Why is Listening So Important?
The workplace is not a static environment. It’s constantly growing and changing, and your employees grow and change along with it. Knowing how to listen verbally as well as reading body language is essential to staying connected with employees.
Listening to employees also helps keep them engaged with their job while fostering healthy morale. Spending your days barking orders without accepting feedback will surely breed resentment among your staff over time. Eventually, they’re going to feel as if they don’t have a voice.
Finally, you’re likely to miss out on a lot of great ideas if you don’t know how to listen. Everyone has their own unique perspective and creative take on things. If you don’t listen to your employees’ ideas, it can stunt the growth of your company.
Effective leadership is about finding a happy medium between speaking and listening. Executive coach Amy Jen Su said on the Harvard Business Review, “As a leader, you need to have a strong voice and you need to know when it’s time to listen.”
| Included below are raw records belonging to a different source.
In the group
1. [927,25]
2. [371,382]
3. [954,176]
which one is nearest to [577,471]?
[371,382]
How to Be a Better Listener
The first step to becoming a more effective listener is recognizing that you need to listen more. When conversing with employees or colleagues, make a point to listen fully to their ideas rather than spouting off your opinion. It may take awhile, but once you adopt this mindset it will become habit.
One technique that fosters better listening is to ask more questions. This creates a channel for dialogue and should encourage others to offer input. More specifically, ask open-ended questions to require more than a yes or no answer.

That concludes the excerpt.